__Instrucciones de trabajo__
Edita un fragmento del reportaje sobre la rosa damascena: escríbelo desde "En el pueblo" hasta "de Mayadin Bithar.", este incluido, y cambia "sequía" por "falta de lluvia".

__Texto citado__
##############################

Reportaje

"Nuestro aceite es más duradero que el petróleo y más caro que el oro"

En el pueblo sirio de Al-Marah, en el norte de Damasco, florece una de las rosas más antiguas del mundo de la que se hace aceite y otros productos. Su perfume ha atravesado la guerra, la propaganda del régimen y, actualmente, la sequía

Un niño juega con las rosas que ha cosechado con su familia en una de las pequeñas casas de las granjas de Mayadin Bithar.
Reportaje
Text: Paloma Dupont de Dinechin / Fotografies: Arthur Larie
06/12/2025
7 min

Al-Marah (Siria)Una flor como un pintalabios rosado en un rostro sin maquillar. Así resalta el color de la rosa damascena cuando florece en medio del desierto. En Qaldoun al-Marah —o, simplemente, a Al-Marah—, un pueblo de cinco mil habitantes a cincuenta kilómetros al norte de Damasco, se cultiva, entre mediados de mayo y principios de junio, una de las variedades más antiguas del mundo: la "reina de las rosas", como la llama la familia Bitar. Esta familia es una de las principales cosechadoras de la rosa damascena en Siria. Su perfume, intenso, casi embriagador, detiene el tiempo. Aquí, donde la tierra es dura y el cielo casi nunca se nubla, es donde "mejor crece", dicen.

##############################

__Material extraído__

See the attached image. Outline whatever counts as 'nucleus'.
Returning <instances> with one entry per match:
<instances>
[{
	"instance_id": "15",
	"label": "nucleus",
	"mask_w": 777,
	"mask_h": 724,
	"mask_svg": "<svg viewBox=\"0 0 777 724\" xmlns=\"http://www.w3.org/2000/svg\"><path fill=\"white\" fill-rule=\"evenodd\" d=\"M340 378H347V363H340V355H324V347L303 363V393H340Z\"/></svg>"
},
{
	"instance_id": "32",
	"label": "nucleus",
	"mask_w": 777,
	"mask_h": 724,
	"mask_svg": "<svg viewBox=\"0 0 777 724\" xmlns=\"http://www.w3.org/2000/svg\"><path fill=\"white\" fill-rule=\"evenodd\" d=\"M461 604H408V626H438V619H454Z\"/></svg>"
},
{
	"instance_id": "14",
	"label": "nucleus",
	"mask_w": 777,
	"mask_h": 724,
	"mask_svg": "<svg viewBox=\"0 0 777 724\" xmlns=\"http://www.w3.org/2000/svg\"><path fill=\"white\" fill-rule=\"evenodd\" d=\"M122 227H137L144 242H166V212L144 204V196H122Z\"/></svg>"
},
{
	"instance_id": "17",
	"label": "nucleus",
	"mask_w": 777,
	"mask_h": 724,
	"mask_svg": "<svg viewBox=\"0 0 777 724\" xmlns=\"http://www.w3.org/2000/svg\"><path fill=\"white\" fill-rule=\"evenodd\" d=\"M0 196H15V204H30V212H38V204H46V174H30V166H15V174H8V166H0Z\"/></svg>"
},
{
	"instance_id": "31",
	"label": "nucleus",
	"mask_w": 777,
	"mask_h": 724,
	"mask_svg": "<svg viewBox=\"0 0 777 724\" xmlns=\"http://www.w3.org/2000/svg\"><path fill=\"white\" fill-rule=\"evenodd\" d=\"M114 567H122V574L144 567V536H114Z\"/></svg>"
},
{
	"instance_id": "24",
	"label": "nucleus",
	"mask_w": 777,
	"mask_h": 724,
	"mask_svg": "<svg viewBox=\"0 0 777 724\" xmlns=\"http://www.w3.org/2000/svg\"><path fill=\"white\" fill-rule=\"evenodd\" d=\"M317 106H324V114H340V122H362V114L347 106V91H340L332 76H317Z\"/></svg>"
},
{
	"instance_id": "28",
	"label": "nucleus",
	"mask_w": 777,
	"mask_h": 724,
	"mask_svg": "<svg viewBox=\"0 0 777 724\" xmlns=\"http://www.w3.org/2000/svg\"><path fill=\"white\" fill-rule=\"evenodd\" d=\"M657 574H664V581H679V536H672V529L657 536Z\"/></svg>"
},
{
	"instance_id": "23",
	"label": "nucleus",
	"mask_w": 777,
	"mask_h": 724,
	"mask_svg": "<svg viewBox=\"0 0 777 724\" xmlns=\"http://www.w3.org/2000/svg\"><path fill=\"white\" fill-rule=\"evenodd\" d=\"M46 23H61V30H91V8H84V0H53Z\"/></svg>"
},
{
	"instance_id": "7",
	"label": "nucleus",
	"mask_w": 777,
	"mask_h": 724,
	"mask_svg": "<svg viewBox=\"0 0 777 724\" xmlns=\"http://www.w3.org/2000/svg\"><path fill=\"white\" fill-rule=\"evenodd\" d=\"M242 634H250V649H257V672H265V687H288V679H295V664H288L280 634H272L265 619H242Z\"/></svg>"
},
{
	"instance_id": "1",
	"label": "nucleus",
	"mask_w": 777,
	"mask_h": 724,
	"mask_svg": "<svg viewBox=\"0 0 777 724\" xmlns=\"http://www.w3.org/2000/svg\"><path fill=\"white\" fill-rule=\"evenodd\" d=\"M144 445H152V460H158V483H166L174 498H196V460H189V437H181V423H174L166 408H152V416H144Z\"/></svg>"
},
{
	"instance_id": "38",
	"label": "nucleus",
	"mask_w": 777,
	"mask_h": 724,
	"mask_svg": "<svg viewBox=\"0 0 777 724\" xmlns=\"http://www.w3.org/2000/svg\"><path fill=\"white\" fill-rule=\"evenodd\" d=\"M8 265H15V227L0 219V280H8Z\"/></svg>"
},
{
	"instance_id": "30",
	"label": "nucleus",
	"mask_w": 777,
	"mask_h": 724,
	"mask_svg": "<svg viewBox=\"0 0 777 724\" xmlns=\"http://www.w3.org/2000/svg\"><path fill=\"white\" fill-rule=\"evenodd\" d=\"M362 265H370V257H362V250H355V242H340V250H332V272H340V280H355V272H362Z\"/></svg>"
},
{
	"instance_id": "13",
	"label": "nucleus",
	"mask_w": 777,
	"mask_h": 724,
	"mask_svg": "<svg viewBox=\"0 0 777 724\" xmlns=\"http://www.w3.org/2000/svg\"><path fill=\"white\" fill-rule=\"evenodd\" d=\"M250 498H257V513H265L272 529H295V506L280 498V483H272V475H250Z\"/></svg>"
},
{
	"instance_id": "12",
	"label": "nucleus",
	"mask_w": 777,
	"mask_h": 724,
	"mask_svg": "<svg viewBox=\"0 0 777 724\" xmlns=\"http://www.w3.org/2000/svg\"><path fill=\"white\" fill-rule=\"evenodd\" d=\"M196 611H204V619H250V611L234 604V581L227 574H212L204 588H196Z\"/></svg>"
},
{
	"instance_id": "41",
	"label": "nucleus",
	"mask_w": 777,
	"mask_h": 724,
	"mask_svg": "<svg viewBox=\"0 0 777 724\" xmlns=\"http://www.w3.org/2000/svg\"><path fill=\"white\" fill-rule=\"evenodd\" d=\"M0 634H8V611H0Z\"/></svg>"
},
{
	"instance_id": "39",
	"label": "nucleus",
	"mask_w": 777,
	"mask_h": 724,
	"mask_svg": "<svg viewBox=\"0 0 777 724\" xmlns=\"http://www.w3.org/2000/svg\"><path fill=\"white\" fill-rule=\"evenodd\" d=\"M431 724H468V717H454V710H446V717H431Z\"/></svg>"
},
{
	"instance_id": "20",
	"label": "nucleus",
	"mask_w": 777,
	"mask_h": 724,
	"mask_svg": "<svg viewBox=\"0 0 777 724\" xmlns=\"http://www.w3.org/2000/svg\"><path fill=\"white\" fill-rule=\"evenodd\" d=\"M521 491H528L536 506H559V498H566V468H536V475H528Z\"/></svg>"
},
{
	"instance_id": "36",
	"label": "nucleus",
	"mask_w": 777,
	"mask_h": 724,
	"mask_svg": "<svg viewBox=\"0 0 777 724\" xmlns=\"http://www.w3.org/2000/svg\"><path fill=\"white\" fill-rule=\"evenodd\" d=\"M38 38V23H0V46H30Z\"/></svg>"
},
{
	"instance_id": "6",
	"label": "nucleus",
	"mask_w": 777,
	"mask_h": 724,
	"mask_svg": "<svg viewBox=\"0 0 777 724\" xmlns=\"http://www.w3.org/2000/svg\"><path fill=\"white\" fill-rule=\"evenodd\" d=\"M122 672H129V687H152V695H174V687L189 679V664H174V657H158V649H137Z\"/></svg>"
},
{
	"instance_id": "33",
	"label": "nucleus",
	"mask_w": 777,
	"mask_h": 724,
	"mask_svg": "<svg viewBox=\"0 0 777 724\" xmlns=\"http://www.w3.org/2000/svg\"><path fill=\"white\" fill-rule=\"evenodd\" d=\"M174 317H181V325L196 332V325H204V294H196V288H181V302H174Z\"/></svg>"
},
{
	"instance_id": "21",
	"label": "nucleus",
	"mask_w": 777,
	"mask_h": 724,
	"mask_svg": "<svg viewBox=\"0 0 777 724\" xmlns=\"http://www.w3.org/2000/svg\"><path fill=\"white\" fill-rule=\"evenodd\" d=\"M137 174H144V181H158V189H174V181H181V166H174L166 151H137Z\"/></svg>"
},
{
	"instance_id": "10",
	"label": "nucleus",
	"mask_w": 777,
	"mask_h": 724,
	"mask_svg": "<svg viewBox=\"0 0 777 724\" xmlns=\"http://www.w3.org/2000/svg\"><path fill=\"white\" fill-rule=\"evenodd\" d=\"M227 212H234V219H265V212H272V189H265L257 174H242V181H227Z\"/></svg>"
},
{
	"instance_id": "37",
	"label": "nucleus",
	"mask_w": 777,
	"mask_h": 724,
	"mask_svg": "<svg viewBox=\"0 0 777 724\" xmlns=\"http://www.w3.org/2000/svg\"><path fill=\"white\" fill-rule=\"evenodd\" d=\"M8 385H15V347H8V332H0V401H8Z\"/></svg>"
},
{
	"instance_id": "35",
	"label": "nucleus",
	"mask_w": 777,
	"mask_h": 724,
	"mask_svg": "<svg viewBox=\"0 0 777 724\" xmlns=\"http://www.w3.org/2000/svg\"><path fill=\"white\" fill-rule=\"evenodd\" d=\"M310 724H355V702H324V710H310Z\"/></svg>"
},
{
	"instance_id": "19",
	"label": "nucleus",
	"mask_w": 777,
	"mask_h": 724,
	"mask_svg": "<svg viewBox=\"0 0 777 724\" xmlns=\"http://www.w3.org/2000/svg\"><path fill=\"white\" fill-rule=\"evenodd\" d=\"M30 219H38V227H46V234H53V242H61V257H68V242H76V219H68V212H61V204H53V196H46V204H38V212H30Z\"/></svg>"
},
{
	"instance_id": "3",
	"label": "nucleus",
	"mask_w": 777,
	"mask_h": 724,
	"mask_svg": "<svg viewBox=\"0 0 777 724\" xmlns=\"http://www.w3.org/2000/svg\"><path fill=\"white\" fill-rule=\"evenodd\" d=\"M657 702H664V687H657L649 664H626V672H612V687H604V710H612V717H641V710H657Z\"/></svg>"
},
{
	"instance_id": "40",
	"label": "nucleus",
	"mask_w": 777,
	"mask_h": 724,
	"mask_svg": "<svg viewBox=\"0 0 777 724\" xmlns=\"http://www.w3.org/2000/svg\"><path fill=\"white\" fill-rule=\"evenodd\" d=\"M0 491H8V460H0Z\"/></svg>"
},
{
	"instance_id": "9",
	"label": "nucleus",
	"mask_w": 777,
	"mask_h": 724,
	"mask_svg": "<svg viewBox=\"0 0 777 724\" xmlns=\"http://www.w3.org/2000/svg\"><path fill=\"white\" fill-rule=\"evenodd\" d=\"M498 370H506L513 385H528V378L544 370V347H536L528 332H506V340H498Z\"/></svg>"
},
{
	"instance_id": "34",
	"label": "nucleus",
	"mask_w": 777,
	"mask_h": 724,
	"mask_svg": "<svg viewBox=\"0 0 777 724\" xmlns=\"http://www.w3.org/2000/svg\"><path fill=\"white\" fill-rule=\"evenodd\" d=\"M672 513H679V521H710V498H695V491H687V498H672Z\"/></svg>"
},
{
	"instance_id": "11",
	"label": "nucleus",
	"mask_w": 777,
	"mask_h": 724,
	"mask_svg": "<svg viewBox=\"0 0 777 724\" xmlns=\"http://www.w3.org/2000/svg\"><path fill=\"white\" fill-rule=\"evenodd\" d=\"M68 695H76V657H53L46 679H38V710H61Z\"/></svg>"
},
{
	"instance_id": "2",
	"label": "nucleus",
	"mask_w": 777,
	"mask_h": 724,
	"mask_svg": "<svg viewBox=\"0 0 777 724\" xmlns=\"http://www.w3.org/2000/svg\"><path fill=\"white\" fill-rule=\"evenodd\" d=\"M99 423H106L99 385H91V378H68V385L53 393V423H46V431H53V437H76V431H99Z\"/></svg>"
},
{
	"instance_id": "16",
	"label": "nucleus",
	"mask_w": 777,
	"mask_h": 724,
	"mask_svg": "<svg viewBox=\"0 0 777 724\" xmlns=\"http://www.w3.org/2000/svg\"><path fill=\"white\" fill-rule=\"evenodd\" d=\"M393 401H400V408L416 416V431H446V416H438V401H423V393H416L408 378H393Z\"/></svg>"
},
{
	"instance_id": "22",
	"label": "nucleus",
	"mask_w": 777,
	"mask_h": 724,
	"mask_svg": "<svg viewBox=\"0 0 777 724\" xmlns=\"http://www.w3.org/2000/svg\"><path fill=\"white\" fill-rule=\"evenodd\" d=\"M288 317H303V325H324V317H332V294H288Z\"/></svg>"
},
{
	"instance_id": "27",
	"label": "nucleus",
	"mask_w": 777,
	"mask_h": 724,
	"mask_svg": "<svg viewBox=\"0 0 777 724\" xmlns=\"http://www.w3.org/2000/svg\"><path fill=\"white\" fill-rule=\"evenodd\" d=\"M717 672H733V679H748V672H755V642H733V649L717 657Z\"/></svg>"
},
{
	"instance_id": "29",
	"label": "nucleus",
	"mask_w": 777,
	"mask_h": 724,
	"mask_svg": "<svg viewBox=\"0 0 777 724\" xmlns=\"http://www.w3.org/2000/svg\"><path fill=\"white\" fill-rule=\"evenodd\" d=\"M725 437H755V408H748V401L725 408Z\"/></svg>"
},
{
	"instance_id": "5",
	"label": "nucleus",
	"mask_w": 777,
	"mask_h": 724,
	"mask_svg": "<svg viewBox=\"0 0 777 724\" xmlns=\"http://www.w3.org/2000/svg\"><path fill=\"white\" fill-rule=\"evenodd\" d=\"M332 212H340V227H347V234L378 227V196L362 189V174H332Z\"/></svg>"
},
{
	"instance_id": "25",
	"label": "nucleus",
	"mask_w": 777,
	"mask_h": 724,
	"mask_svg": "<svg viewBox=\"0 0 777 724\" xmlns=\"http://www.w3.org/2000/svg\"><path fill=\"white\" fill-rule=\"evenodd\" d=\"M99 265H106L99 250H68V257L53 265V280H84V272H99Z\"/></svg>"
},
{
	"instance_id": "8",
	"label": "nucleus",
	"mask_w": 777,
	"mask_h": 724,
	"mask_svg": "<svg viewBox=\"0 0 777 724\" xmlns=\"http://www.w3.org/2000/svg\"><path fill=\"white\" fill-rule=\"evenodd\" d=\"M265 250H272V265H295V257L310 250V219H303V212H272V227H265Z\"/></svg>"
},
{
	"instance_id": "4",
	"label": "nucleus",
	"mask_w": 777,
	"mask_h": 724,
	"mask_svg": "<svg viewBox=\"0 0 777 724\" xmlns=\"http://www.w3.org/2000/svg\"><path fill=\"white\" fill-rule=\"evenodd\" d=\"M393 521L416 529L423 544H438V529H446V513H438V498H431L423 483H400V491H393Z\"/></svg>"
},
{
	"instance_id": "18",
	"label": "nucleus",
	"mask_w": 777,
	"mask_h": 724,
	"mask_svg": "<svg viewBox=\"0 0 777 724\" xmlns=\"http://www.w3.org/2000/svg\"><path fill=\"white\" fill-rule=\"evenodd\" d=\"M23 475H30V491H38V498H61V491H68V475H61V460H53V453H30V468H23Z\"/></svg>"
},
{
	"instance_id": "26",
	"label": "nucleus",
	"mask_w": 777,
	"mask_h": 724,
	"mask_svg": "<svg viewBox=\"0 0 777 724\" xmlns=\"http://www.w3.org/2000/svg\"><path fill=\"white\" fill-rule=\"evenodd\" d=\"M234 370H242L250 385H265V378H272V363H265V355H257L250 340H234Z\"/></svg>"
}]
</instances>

##############################

__Solución del ejercicio__
En el pueblo sirio de Al-Marah, en el norte de Damasco, florece una de las rosas más antiguas del mundo de la que se hace aceite y otros productos. Su perfume ha atravesado la guerra, la propaganda del régimen y, actualmente, la falta de lluvia

Un niño juega con las rosas que ha cosechado con su familia en una de las pequeñas casas de las granjas de Mayadin Bithar.